A gene called FTO was found to be related to obesity in 2007, but scientists have finally figured out how it makes people fat. This discovery could lead to a new approach to treating obesity beyond diet and exercise.
It appears that a faulty version of FTO causes energy from food to be stored as fat rather than burned as energy. This was found through genetic work on mice and in human cells in the lab. This work may mean that the action of the gene can be reversed.
The study was conducted by scientists at MIT and Harvard University and published in the New England Journal of Medicine.
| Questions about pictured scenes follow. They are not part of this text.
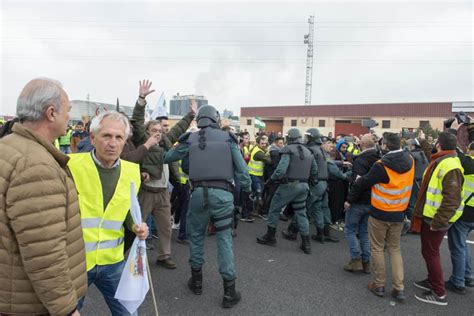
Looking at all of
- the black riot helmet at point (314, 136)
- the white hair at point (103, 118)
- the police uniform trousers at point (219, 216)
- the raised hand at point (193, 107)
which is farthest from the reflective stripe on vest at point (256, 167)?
the white hair at point (103, 118)

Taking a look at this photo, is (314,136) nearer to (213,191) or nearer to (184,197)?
(184,197)

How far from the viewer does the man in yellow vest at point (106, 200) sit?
78.2 inches

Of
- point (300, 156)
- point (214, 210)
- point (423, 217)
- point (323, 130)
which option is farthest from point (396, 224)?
point (323, 130)

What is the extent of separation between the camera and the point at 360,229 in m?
4.44

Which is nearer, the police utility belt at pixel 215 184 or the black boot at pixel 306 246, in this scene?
the police utility belt at pixel 215 184

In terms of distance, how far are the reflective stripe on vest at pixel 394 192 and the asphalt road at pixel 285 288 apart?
3.62 ft

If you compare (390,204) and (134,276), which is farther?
(390,204)

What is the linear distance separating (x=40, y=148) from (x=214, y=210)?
7.19 feet

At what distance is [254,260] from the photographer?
457cm

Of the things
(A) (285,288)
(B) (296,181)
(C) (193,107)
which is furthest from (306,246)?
(C) (193,107)

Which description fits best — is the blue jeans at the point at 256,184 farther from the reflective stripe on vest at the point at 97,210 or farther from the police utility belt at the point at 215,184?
the reflective stripe on vest at the point at 97,210

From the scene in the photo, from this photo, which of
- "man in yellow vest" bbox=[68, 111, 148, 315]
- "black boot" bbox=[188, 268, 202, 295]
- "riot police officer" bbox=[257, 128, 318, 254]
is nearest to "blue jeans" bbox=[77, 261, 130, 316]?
"man in yellow vest" bbox=[68, 111, 148, 315]

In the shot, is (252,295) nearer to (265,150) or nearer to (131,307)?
(131,307)

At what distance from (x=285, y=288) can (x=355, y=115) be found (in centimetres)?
3443
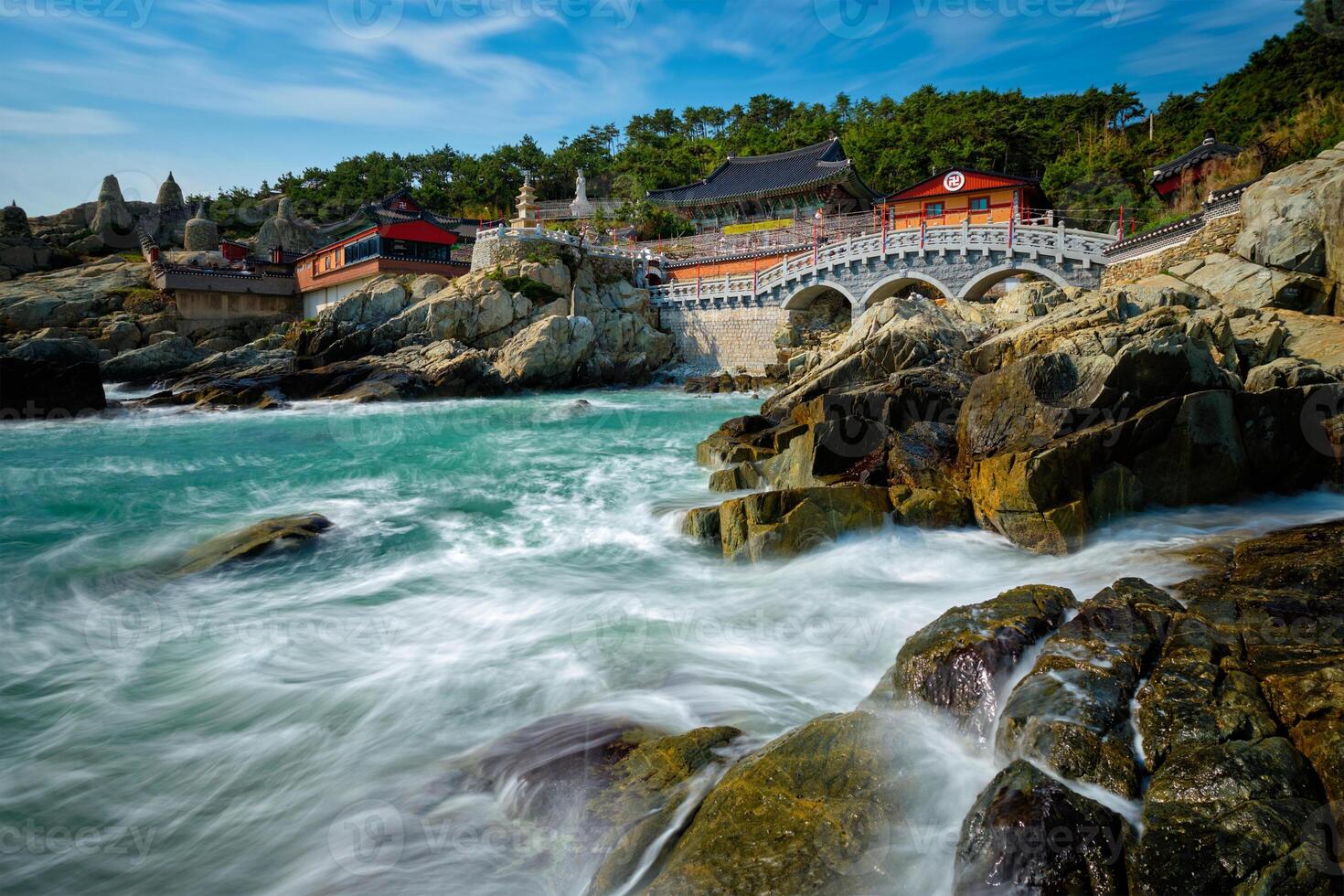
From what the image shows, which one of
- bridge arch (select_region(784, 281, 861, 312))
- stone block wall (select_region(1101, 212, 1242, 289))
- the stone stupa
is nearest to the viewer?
stone block wall (select_region(1101, 212, 1242, 289))

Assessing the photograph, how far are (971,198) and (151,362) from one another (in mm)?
37633

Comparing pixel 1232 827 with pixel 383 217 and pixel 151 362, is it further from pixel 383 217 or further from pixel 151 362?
pixel 383 217

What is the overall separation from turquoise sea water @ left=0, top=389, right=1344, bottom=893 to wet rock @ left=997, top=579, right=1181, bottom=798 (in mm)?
455

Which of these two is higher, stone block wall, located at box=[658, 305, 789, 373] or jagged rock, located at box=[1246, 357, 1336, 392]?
stone block wall, located at box=[658, 305, 789, 373]

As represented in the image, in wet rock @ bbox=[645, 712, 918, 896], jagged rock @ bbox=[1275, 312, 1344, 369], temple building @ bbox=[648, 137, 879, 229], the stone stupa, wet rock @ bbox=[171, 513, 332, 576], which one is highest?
the stone stupa

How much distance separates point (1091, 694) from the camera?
4.09 m

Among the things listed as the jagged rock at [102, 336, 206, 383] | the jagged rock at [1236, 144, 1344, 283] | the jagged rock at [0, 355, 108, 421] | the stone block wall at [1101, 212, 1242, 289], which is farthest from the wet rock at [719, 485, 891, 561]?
the jagged rock at [102, 336, 206, 383]

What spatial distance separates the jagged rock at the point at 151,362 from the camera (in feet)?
98.4

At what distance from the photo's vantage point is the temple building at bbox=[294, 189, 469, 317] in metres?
34.3

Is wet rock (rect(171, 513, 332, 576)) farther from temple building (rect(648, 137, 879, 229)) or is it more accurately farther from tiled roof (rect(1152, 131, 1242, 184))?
tiled roof (rect(1152, 131, 1242, 184))

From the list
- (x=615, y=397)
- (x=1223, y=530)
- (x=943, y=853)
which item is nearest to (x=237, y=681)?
(x=943, y=853)

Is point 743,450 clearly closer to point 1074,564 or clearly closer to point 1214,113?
point 1074,564

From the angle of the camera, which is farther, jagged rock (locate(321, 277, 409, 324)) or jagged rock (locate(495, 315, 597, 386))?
jagged rock (locate(321, 277, 409, 324))

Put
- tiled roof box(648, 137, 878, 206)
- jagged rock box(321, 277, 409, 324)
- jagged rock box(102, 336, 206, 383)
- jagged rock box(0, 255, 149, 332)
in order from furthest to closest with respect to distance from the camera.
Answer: tiled roof box(648, 137, 878, 206) < jagged rock box(0, 255, 149, 332) < jagged rock box(321, 277, 409, 324) < jagged rock box(102, 336, 206, 383)
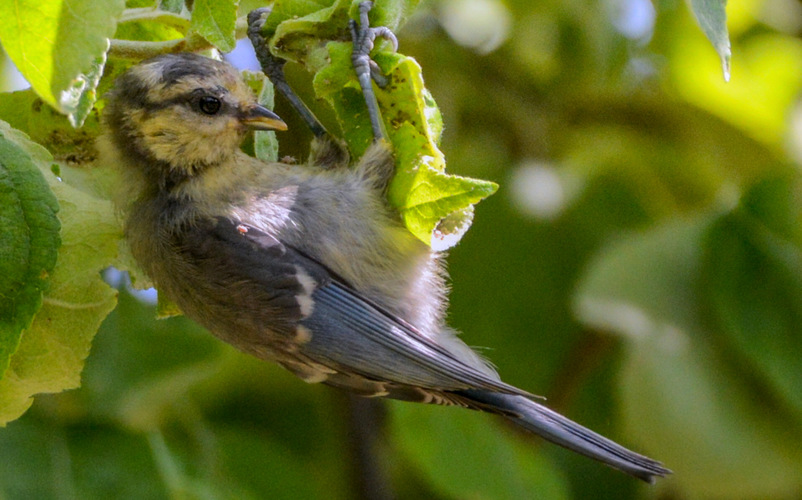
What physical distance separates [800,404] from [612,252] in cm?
74

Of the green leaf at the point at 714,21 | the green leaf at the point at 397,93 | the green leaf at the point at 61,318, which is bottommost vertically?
the green leaf at the point at 61,318

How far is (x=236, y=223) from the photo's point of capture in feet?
7.02

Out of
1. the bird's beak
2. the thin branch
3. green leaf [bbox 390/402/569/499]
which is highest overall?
the thin branch

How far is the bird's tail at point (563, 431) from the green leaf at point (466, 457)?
0.95m

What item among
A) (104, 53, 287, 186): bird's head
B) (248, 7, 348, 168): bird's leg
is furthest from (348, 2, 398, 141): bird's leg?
(248, 7, 348, 168): bird's leg

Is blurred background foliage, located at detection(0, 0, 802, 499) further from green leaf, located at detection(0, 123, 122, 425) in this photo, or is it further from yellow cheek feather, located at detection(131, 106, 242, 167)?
green leaf, located at detection(0, 123, 122, 425)

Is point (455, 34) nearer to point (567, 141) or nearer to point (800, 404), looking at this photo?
point (567, 141)

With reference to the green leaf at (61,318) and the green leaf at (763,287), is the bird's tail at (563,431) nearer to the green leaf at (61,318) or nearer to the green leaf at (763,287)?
the green leaf at (61,318)

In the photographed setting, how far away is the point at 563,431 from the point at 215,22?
108 centimetres

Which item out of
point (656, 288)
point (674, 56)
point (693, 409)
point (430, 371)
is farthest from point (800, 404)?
point (430, 371)

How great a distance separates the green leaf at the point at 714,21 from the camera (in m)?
1.48

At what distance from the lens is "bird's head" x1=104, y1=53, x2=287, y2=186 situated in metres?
2.09

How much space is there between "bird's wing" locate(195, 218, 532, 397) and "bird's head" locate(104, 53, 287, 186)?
196 mm

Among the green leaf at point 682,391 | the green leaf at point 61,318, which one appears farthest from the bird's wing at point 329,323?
the green leaf at point 682,391
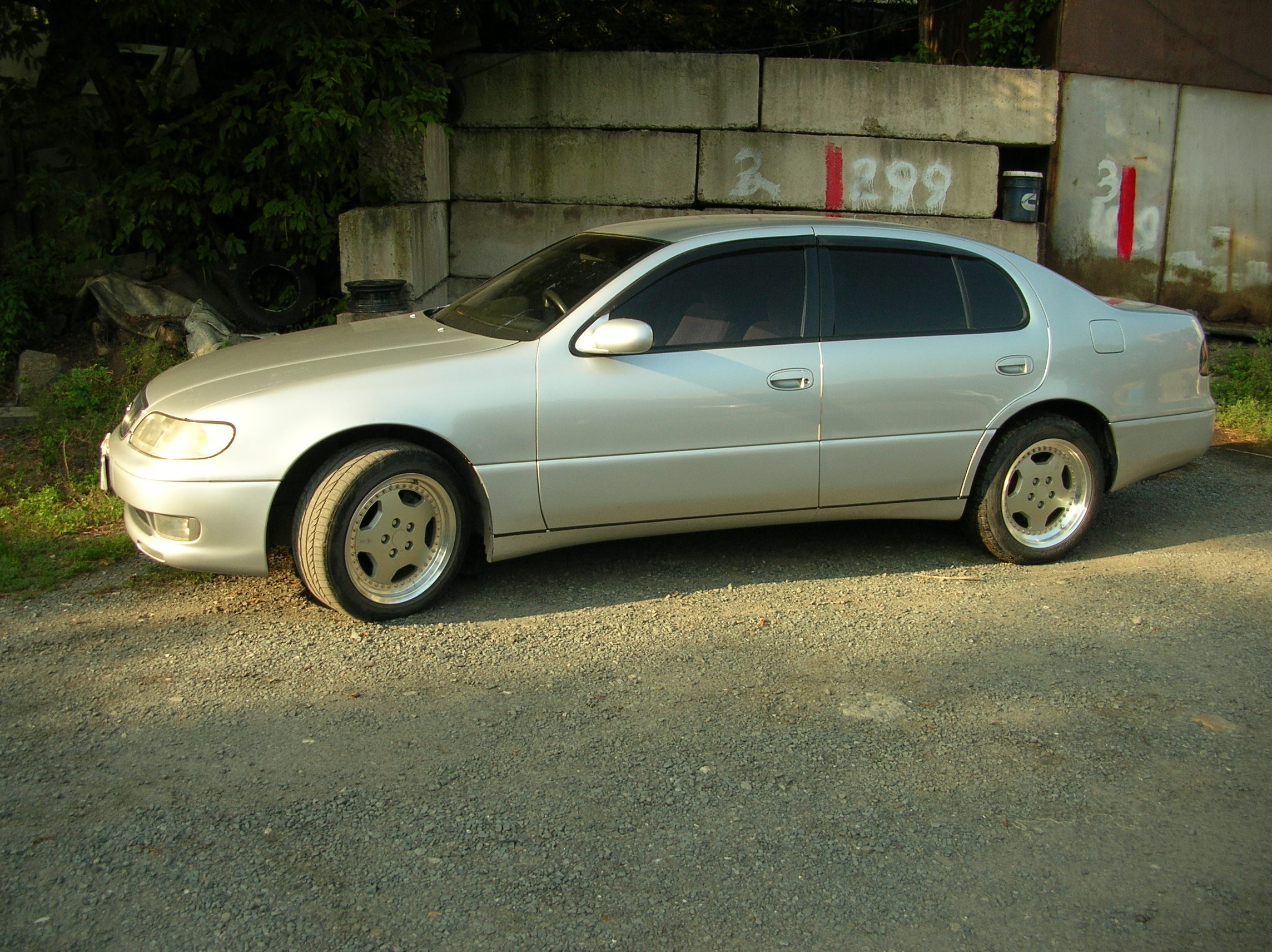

The discovery of how FTO works means that for some people obesity is not, or not only, a matter of eating too much or exercising too little. Work on this gene could lead to a pathway for drugs that can make fat cells behave differently.
The FTO gene appears to influence body weight indirectly by affecting two other genes that control the burning off energy. There are two types of fat in the body. Brown or beige fatty tissue (the so-called "good fat") burns calories, while white fat stores them. The body constantly makes fat cells, and the two other genes determine if they become brown or white ones.
In other tests on human cells, blocking the gene's effect increased energy burning in fat cells. Editing out the problem gene in human cells in the lab also restored normal metabolic function. When researchers blocked the faulty gene's effect in mice, they found they became 50% leaner than other mice despite eating a high-fat diet, and that they burned more energy even when asleep.
The faulty gene does not appear to be a factor in all or most cases of obesity. The study found the gene in 44% of Europeans but only 5% of blacks.